Rebels from Syria recruited to fight in conflict between Azerbaijan and Armenia, source says

A  rocket shell is pictured in the Ivanyan community in the Nagorno-Karabakh region on October 1, 2020.

(CNN)Further evidence is emerging of rebels from Syria being recruited to fight as mercenaries in the conflict between Azerbaijan and Armenia over the enclave of Nagorno-Karabakh.

CNN spoke to a Syrian national who has been signed up to travel from northern Syria to Azerbaijan. The man, who declined to provide his real name, said he was living in the Afrin area of northern Syria but was originally from Damascus.
He said he belonged to a faction of the rebel Syrian National Army, which is backed by Turkey.

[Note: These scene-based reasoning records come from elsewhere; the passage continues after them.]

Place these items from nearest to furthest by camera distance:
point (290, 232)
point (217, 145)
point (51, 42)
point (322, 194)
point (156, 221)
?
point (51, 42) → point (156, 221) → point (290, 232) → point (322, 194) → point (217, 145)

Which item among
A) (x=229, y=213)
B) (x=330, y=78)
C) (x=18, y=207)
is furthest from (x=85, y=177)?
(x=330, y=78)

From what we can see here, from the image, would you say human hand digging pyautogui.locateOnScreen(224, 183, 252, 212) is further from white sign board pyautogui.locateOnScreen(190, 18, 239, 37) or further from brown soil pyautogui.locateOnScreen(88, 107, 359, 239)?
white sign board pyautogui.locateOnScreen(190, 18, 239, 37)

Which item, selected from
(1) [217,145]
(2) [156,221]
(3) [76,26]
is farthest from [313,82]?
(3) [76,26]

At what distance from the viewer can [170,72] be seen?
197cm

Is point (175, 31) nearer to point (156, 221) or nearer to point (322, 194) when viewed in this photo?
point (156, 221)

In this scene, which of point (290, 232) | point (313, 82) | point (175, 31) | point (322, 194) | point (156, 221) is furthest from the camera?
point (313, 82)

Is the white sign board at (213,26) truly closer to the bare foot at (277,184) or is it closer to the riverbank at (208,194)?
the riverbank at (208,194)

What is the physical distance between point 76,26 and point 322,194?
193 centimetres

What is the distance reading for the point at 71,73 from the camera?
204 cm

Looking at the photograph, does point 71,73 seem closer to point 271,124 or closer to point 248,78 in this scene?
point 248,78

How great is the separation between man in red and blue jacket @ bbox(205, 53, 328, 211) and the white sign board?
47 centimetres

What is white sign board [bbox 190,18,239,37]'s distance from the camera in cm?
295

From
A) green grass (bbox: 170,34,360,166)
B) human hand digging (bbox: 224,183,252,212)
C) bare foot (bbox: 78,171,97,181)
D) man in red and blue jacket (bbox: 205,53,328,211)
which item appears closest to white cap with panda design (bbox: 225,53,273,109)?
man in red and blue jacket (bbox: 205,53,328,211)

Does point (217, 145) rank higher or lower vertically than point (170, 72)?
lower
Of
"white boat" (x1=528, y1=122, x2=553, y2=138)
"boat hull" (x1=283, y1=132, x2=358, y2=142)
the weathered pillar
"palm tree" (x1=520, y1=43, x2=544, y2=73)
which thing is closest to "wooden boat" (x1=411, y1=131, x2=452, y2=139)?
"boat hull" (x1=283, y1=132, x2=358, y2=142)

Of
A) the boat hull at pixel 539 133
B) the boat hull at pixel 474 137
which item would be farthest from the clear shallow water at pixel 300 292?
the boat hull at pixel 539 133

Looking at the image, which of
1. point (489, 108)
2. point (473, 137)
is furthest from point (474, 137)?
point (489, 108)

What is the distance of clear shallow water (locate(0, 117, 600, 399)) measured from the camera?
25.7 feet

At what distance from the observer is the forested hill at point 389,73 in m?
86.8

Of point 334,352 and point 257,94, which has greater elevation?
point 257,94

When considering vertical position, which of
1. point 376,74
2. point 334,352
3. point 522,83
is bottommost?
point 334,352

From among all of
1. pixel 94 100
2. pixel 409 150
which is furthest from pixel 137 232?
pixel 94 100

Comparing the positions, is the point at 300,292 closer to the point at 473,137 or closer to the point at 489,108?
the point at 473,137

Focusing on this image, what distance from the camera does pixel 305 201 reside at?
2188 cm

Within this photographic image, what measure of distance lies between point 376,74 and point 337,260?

Its leader had asked those prepared to go to Azerbaijan to register. "I voluntarily did that and 90% of my unit signed up," he told CNN via WhatsApp. "They told us that they will give us $1,500 a month.
    "Our contracts are for three months, and every month we will be getting paid by the unit commander," he said, adding that he didn't know who was funding the operation.
    The fighter contacted by CNN said volunteers were gathering in the Hawar Kilis area near the Syria-Turkey border awaiting transportation. The crossing is controlled by a faction of the Syrian National Army.
    CNN reached out to the Turkish government for a response on whether it is recruiting Syrian fighters to go to Azerbaijan. The Foreign Ministry said they were "baseless allegations."
    The Foreign Ministry in Azerbaijan also denied Syrian fighters were on Azeri soil, and spoke of "a completely false and slanderous smear campaign in some foreign media, allegedly in connection with the import of fighters from Syria to Azerbaijan." It said Armenia was behind the allegations.
    The fighter contacted by CNN, a father of three, said his family was living below the poverty line. He was prepared to travel to Azerbaijan "because of the money, and all the world knows that the Syrians living here are dying of hunger."
    To begin with, the man thought the volunteers would be involved in guard duty "but after the first batch of fighters went to Azerbaijan, we learned it was about fighting like the fighting in Syria and Libya."
    "We learned it's war and not work for a security company," he said.